Background and Context: Some skills taught in introductory programming courses are categorized into 1) explaining code, 2) arranging lines of code in correct sequence, 3) tracing through the execution of a program, and 4) writing code from scratch. Objective: Knowing if a programming skill is a prerequisite to another would benefit teachers in properly planning the course and structuring the order in which they present activities relating to new content. Prior attempts to establish a skill hierarchy have suffered from methodological issues. Method: In this study, we used the conviction measure from association rule mining to perform pair-wise comparisons of five skills: Write, Trace, Reverse trace, Sequence, and Explain code.

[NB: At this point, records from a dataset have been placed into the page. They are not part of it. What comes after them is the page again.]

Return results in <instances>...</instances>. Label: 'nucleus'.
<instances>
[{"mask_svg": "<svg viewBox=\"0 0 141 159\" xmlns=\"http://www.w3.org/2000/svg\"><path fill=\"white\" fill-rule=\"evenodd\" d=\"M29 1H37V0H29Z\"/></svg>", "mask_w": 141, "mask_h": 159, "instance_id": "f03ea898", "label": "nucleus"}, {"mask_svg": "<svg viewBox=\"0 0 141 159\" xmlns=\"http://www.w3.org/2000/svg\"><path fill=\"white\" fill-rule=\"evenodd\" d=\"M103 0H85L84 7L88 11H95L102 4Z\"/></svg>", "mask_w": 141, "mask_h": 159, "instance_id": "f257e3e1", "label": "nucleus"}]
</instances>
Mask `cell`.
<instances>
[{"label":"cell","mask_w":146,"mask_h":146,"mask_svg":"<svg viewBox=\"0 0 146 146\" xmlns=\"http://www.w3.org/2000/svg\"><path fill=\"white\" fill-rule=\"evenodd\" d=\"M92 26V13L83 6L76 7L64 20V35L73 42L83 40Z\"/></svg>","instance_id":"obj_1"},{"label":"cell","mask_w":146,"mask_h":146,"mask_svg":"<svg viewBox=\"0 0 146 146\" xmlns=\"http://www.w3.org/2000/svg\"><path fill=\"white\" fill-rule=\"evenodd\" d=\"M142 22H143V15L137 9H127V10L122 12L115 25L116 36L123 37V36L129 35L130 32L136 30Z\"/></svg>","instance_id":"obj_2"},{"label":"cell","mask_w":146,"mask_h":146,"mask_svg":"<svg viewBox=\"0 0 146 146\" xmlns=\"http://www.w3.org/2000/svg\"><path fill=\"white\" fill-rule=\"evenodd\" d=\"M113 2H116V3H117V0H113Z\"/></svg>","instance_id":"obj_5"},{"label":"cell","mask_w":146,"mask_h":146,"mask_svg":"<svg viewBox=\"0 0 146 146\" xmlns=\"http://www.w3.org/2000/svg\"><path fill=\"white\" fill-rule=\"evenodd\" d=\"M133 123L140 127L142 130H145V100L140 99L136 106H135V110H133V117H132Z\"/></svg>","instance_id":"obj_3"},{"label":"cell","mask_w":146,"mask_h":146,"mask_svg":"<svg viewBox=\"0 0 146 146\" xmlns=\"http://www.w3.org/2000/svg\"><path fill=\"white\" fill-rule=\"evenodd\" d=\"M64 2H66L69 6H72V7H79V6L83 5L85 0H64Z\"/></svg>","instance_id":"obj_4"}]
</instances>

We used the data from four exams with more than 600 participants where students solved programming assignments of different skills for several programming topics. Findings: Our findings matched the previous finding that tracing is a prerequisite for students to learn to write code. Contradicting the previous claims, our analysis showed that using the mean threshold writing code is a prerequisite to explaining code. However, there is no clear relationship when we change the threshold to the median. Unlike prior work, we did not find a clear prerequisite relationship between sequencing code and writing or explaining code. Implications: Our research can help instructors by systematically arranging the skills students exercise when encountering a new topic. The goal is to help instructors properly teach and assess programming in a fashion most effective for learning by leveraging the relationship between skills.

Paper Structure

This paper contains 16 sections, 8 equations, 4 figures, 5 tables.

Figures (4)

  • Figure 1: Student score distribution for all five skills. For explain, the scores are in discrete format. The rest four skills have continuous student score ranging from 0 to 1. The white dot in the box of the violin plot denotes the median of each of the five skills. The bar shows the quartile scores.
  • Figure 2: Visualization of conviction distributions for skills with conviction score calculated using mean threshold. Dots show medians, while the error bars shows the Q1 and Q3 score from the median. A point being close to the origin $(1,1)$ would represent no relationship between skills. A dot close to the y-axis, away from the origin implies a strong prerequisite relationship, since in that case $\textit{Conviction}(A \Rightarrow B)$ is near 1 while $\textit{Conviction}(B \Rightarrow A)$ is high. A dot midway between the dashed line and the y-axis represents a weaker prerequisite relationship. Dots close to the dashed line denote skills that are correlated but neither is a prerequisite of the other.
  • Figure 3: Visualization of conviction distributions for skills with conviction score calculated using median threshold. Dots show medians, while the error bars shows the Q1 and Q3 score from the median. A point being close to the origin $(1,1)$ would represent no relationship between skills. A dot close to the y-axis, away from the origin implies a strong prerequisite relationship, since in that case $\textit{Conviction}(A \Rightarrow B)$ is near 1 while $\textit{Conviction}(B \Rightarrow A)$ is high. A dot midway between the dashed line and the y-axis represents a weaker prerequisite relationship. Dots close to the dashed line denote skills that are correlated but neither is a prerequisite of the other.
  • Figure 4: Potential hierarchy Structure of the Programming Skills based on dependency. Solid line shows the prerequisiteness of a skill to a skill pointed with arrow for both threshold we used. Dotted line shows the prerequisiteness in only one of the threshold.